Ein Potenzproblem ist nichts, für das Man(n) sich schämen muss. In den meisten Fällen sind Potenzprobleme nicht von Dauer und können gut behandelt werden. In Deutschland leidet fast jeder dritte Mann im Alter von 30 bis 60 Jahren unter Erektionsstörungen. Das Stattfinden einer Dysfunktion kann von gelegentlich bis ständig variieren. Ein Potenztest hilft bei der Ermittlung der Stärke einer möglichen Erektionsstörung und ermöglicht somit eine effiziente Behandlung des Problems.

Symptome

Von einer Erektionsstörung kann gesprochen werden, wenn der Betroffene innerhalb von 6 Monaten keine ausreichende Erektion in 70% der Fälle erreichen kann, obwohl die sexuelle Lust noch vorhanden ist.

Ursachen

Die häufigsten Ursachen sind psychische Belastungen, wie z.B. Versagensangst, Stress im Beruf oder Beziehungskonflikte. Dabei lösen Ängste die Dysfunktion nicht nur aus, sondern verstärken diese zusätzlich, sodass ein Teufelskreis entsteht. Unter diesem Druck verschärft sich das Problem nur noch mehr. Neben den psychischen Faktoren spielen auch physische Einflüsse eine große Rolle:

  • Zufuhr von Genussgiften (z.B. Alkohol, Nikotin und Drogen),
  • Herz-Kreislauf-Erkrankungen
  • Stoffwechselkrankheiten
  • Einnahme von Medikamenten
  • Erkrankungen von Gehirn oder Rückenmark
  • Nervenschäden
  • Veränderungen des Hormonspiegels
  • Fehlbildungen, Erkrankungen oder Verletzungsfolgen am Penis

Therapie

Zunächst empfiehlt sich eine Abklärung und Beratung durch einen Urologen oder Andrologen, sowie eine gesunde Lebensweise durch eine Ernährungsumstellung, ein Rauch-Stopp und Sport. Wer Medikamente zu sich nimmt, sollte sich mit seinem Hausarzt beraten und ggf. auf andere Medikamente umstellen.

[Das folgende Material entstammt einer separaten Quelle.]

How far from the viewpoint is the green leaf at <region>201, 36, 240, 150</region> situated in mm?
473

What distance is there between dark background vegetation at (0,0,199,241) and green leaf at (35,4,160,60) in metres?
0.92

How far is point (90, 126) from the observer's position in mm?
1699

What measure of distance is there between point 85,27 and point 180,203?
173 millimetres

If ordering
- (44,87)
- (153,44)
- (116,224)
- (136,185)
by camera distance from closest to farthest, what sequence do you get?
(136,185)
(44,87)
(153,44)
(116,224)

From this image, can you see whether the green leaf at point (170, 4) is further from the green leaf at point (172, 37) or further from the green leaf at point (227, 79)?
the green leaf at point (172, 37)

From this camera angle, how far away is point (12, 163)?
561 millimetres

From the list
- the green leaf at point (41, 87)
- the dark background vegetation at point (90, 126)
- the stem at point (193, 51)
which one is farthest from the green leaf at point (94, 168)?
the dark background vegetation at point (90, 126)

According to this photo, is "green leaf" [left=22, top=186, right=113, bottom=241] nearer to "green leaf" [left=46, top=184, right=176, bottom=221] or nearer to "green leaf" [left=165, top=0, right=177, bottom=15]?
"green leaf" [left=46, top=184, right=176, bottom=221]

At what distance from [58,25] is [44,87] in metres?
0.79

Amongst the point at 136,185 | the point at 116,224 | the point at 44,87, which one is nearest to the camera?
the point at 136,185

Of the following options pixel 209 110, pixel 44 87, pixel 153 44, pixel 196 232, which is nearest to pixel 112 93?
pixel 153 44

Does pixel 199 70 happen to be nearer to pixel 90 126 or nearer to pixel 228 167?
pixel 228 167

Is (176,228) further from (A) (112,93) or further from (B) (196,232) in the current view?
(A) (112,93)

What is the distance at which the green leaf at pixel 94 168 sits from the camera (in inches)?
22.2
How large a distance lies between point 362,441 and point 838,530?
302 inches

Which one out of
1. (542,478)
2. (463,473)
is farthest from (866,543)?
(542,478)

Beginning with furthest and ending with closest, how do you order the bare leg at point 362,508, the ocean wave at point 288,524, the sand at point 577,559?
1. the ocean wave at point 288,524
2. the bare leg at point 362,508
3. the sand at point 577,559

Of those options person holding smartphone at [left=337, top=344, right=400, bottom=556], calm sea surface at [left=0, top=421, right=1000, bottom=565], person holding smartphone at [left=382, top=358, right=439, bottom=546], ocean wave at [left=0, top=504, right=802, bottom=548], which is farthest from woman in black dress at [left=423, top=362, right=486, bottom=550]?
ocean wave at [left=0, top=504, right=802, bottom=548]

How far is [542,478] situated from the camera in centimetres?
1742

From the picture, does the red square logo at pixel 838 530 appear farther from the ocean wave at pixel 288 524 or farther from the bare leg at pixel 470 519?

Auch die Behandlung möglicher psychischer Ursachen mittels einer Psychotherapie sollte in Betracht gezogen werden. Außerdem oft hilfreich: Paar – und Sexualberatung, Selbsthilfegruppen.

Für eine medikamentöse Behandlung stehen mehrere Wirkstoffe mit unterschiedlichen Wirkmechanismen zur Verfügung. Des Weiteren gibt es noch die Schwellkörperinjektionstherapie (SKAT), bei der sich der Betroffene selbst ein Medikament in den Schwellkörper spritzt.